This Jupyter notebook is not meant to be perfect using all coding and ML best practices, but just a simple guide how to build your own notebooks where you can combine Python APIs with Kafka and KSQL.
Use Case: Fraud Detection for Credit Card Payments
We use a test data set of credit card payments from Kaggle as foundation to train an unsupervised autoencoder to detect anomalies and potential fraud in payments.
Focus of this project is not just model training, but the whole Machine Learning infrastructure including data ingestion, data preprocessing, model training, model deployment and monitoring. All of this needs to be scalable, reliable and performant.

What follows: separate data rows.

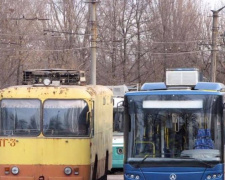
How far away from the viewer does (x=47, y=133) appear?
16.6 m

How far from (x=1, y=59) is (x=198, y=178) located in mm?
34498

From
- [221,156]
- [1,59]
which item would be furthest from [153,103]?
[1,59]

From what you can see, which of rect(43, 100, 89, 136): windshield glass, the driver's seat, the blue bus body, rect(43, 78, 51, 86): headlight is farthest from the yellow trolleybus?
the driver's seat

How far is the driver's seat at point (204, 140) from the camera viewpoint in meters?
13.9

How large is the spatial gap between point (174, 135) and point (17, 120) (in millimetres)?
4195

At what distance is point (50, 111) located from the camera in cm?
1664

Leveraging Python + KSQL + Keras / TensorFlow from a Jupyter Notebook
The notebook walks you through the following steps:
- Integrate with events from a Kafka stream,
- Preprocess data with KSQL (transformations, aggregations, filtering, etc.)

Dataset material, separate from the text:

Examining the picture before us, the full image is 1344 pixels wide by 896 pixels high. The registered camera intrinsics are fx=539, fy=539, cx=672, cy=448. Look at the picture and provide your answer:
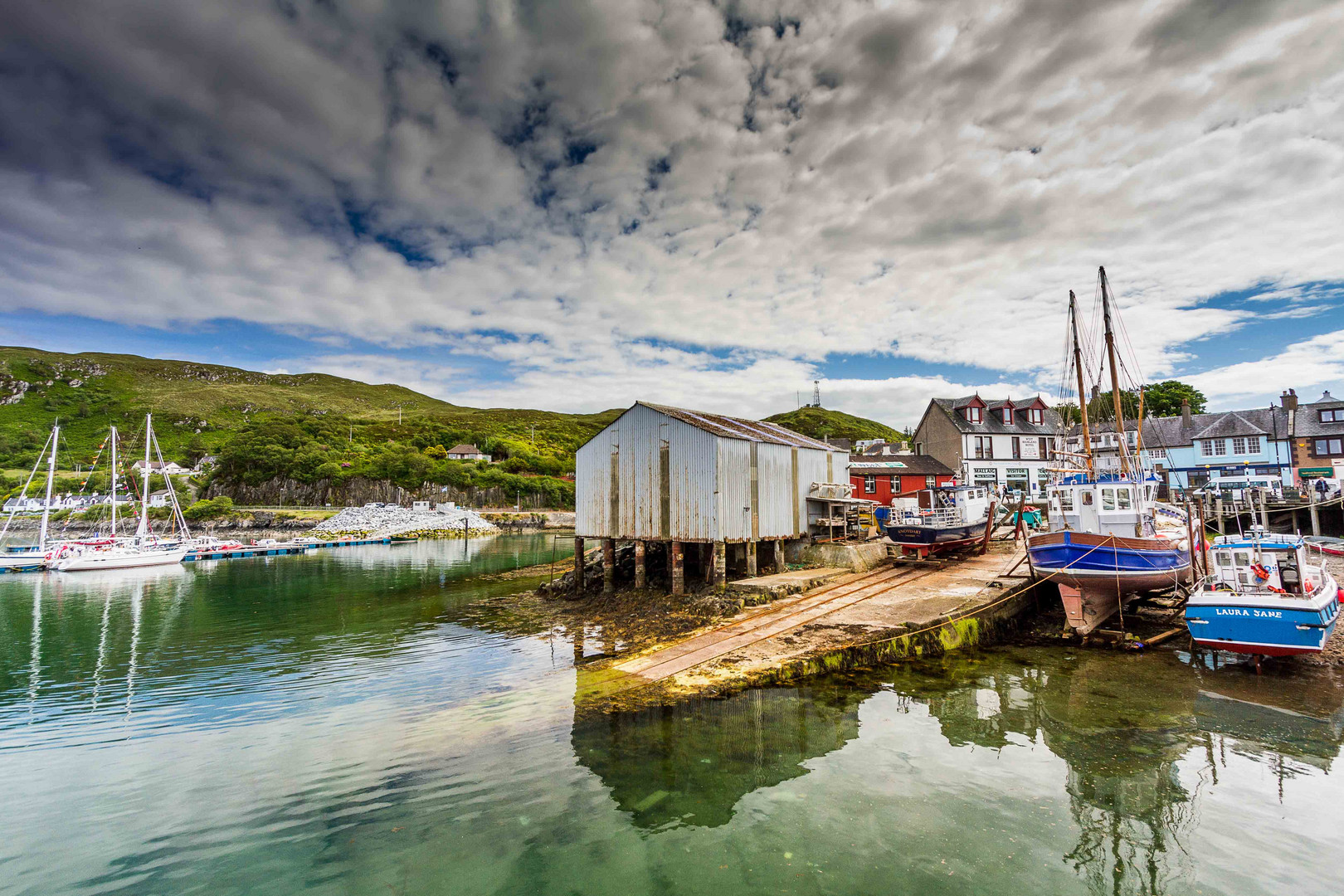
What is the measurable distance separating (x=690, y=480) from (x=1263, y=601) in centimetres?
1574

- Prepare data for model training with Python libraries, i.e. preprocess data with Numpy, Pandas and scikit-learn
- Train an analytic model with Keras and TensorFlow using Python API
- Predict data using the analytic model with Keras and TensorFlow using Python API
- Deploy the analytic model to a scalable Kafka environment leveraging Kafka Streams or KSQL (not part of the Jupyter notebook, but links to demos are shared)
Here is a screenshot of the Jupyter notebook where use the ksql-python API to
- Connect to KSQL server
- Create first KSQL STREAM based on Kafka topic
- Do first SELECT query
Check out the complete Jupyter Notebook to see how to combine Kafka, KSQL, Numpy, Pandas, TensorFlow and Keras to integrate and preprocess data and then train your analytic model.
Why should a Data Scientist use Kafka and KSQL at all?
Yes, you can also use Pandas, scikit-learn, TensorFlow transform, and other Python libraries in your Jupyter notebook. Please do so where it makes sense! This is not an “either … or” question. Pick the right tool for the right problem.
The key point is that the Kafka integration and KSQL statements allow you to
- Use the existing environment of the data scientist which he loves (including Python and Jupyter) and combine it with Kafka and KSQL to integrate and continuously process real time streaming data by using a simple Python Wrapper API to execute KSQL queries.
- Easily connect to streaming data instead of just historical batches of data (maybe from last day, week or month, e.g. coming in via CSV files).
- Merge different concepts like streaming event-based sensor data coming from Kafka with Python programming concepts like Generators or Dictionaries which you can use for your Python data tools or ML frameworks like Numpy, Pandas or scikit-learn
- Reuse the same logic for integration, preprocessing and monitoring and move it from your Jupyter notebook to large scale test and production systems.
Check out the complete Jupyter notebook to see a full example which combines Python, Kafka, KSQL, Numpy, Pandas, TensorFlow and Keras. In my opinion, this is a great combination and valuable for both, data scientist and software engineers.
I would like to get your feedback. Do you see any value in this? Or does it not make any sense in your scenarios and use cases?